PETUNJUK |
a) Menurut teks tentang harga premium dan solar, berapa harga solar per liter setelah penurunan?
b) Tolong lanjutkan teks tentang harga premium dan solar mulai dari kalimat terakhir yang ada.

KUTIPAN TERPILIH |
Pemerintah menetapkan harga baru untuk bensin premium dan solar mulai 5 Januari 2016. Harga premium turun 2 persen dari Rp 7.400 per liter menjadi Rp 7.250 per liter yang berlaku untuk Jawa dan Madura. Harga di luar Jawa untuk primum lebih murah Rp 100 per liter sebagaimana sekarang. Harga solar diturunkan sebesar 11,2 persen, dari Rp 6.700 per liter menjadi Rp 5.950 per liter.
Bersamaan dengan pemberlakuan harga baru, pemerintah mengutip “dana ketahanan energi” (DKE) sebesar Rp 200 per liter untuk Premium dan Rp 300 untuk Solar. Harga eceran sudah termasuk Pajak Petambahan Nilai (PPN) sebesar 10 persen yang masuk ke pemerintah pusat dan Pajak Bahan Bakar Kendaraan Bermotor (PBBKB) sebesar 5 persen yang merupakan pajak daerah (pemerintah provinsi).
Tanpa DKE, harga Premium adalah Rp 7.250 – Rp 200 = Rp 7.050. Jika unsur pajak dikeluarkan, maka harga premium Rp 6.130. Itulah harga yang di dalamnya sudah tidak lagiada subsidi.

DATA TERSIMPAN |

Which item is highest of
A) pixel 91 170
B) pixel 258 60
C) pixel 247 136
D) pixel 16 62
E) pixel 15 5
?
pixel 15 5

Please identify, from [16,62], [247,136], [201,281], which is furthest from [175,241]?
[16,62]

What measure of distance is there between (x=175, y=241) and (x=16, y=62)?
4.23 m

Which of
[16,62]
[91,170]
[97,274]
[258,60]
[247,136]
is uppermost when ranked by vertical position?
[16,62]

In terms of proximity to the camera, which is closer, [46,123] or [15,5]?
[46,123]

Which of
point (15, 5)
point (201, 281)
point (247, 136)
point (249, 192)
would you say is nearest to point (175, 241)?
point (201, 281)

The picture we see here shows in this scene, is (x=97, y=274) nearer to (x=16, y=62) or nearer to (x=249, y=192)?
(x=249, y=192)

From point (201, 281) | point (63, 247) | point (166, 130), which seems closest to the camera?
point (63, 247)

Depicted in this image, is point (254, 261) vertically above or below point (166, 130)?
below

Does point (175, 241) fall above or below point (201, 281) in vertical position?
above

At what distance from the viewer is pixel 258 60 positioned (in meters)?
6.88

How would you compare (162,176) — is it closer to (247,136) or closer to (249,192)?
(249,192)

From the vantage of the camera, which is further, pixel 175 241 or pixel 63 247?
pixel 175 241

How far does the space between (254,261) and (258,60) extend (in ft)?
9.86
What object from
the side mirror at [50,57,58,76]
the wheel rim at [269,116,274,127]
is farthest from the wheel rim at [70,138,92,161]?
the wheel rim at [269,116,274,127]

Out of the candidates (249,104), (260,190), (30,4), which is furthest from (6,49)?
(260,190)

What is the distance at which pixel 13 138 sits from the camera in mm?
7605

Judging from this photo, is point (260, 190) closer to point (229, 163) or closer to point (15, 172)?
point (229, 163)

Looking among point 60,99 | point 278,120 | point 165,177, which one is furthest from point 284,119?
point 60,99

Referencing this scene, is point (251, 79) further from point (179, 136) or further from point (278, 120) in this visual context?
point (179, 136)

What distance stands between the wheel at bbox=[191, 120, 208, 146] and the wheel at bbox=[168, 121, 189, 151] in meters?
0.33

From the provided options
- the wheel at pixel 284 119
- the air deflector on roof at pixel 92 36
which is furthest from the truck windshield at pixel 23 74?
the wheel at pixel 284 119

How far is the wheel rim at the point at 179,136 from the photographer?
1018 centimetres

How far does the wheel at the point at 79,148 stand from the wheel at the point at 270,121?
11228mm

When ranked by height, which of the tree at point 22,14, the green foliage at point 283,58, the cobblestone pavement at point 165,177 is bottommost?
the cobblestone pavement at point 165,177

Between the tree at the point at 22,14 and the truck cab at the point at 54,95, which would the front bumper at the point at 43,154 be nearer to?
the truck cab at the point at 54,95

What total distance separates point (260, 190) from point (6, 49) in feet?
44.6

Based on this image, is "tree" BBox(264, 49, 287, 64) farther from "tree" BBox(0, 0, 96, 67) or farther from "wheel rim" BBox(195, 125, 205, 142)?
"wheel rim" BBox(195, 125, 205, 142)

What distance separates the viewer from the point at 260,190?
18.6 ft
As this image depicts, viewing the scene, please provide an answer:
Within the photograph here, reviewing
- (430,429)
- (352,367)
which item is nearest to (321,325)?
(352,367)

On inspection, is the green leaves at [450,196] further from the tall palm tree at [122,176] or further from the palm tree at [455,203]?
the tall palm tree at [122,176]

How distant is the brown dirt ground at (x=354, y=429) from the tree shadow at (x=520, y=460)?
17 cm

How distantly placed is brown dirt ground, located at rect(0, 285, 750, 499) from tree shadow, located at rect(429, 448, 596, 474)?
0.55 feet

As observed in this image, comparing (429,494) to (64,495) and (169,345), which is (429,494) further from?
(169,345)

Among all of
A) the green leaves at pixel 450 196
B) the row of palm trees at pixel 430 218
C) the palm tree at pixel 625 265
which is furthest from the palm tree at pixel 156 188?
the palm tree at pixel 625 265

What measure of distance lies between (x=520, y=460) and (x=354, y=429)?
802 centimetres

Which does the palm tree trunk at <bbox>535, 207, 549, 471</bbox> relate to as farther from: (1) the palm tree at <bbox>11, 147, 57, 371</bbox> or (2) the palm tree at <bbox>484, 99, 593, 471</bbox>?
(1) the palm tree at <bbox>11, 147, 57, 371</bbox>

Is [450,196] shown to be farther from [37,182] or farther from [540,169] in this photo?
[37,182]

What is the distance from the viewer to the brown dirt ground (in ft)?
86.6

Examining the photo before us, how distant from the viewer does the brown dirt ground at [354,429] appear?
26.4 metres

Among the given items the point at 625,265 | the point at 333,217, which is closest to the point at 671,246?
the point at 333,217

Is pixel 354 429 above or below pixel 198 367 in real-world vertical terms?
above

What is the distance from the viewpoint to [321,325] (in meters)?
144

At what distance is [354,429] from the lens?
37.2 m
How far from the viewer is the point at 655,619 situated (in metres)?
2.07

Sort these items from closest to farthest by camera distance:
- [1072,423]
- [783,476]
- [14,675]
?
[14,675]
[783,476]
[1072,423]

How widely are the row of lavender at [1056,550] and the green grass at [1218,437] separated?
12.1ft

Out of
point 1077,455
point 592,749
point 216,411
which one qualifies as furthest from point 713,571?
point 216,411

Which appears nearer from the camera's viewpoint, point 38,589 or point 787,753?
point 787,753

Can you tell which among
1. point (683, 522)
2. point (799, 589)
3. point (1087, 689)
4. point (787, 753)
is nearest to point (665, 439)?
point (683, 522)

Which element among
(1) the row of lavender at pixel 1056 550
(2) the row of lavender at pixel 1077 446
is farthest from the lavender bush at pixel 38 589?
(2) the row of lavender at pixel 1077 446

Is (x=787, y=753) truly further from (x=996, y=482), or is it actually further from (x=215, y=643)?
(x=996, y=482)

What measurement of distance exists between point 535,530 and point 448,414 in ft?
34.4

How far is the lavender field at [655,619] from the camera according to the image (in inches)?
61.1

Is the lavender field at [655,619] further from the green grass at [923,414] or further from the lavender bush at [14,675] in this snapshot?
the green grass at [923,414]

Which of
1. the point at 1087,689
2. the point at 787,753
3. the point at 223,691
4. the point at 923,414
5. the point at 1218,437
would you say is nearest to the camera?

JAWABAN LATIHAN |
a) Rp 5.950 per liter.

b)
Sulit melakukan perbandingan harga “duku-dengan-duku” dengan negara tetangga karena hanya Indonesia yang masih menggunakan RON 88 (bensin Premium). Malaysia misalnya, jangankan RON 88, RON 90 (setara Pertalite) dan RON 92 (setara Pertamax) saja sudah tidak dikonsumsi. Kualitas terendah yang mereka pakai ialah RON 95 (setara Pertamax Plus).
Pemerintah Malaysia telah menetapkan harga bahan bakar minyak (BBM) yang berlaku mulai 1 Januari 2016. Semua jenis BBM turun dibandingkan dengan Desember 2015. Harga solar (deisel dengan kadar sulfur 0,25%) turun 15,8 persen. [Perlu dicatat, kadar sulfur dalam solar di Indonesia 0,35%.] Harga RON 95 turun sebesar 5,1 persen. Jadi, penurunannya lebih banyak ketimbang Indonesia.
Pemerintah Malaysia tidak mengenakan pajak atas RON 95. Jika ditambah pajak sebagaimana berlaku di Indonesia, harga RON 95 plus pajak di Malaysia adalah Rp 5.973 X 1.15 = Rp 6869 per liter. Ditambah DKE Rp 200, maka harga eceran di Malaysia Rp 7.069. Berarti Rp 181 lebih murah ketimbang harga premium di Indonesia. Padahal beda oktannya tak kepalang, sebesar 7.
Dengan harga premium yang baru nanti, kalau dibandingkan dengan Malaysia, konsumen seharusnya memperoleh bensin yang jauh lebih berkualitas, yaitu Pertamax Plus.
Alih-alih menurunkan harga lebih jauh, malahan pemerintah mengenakan DPE yang belum jelas duduk perkaranya.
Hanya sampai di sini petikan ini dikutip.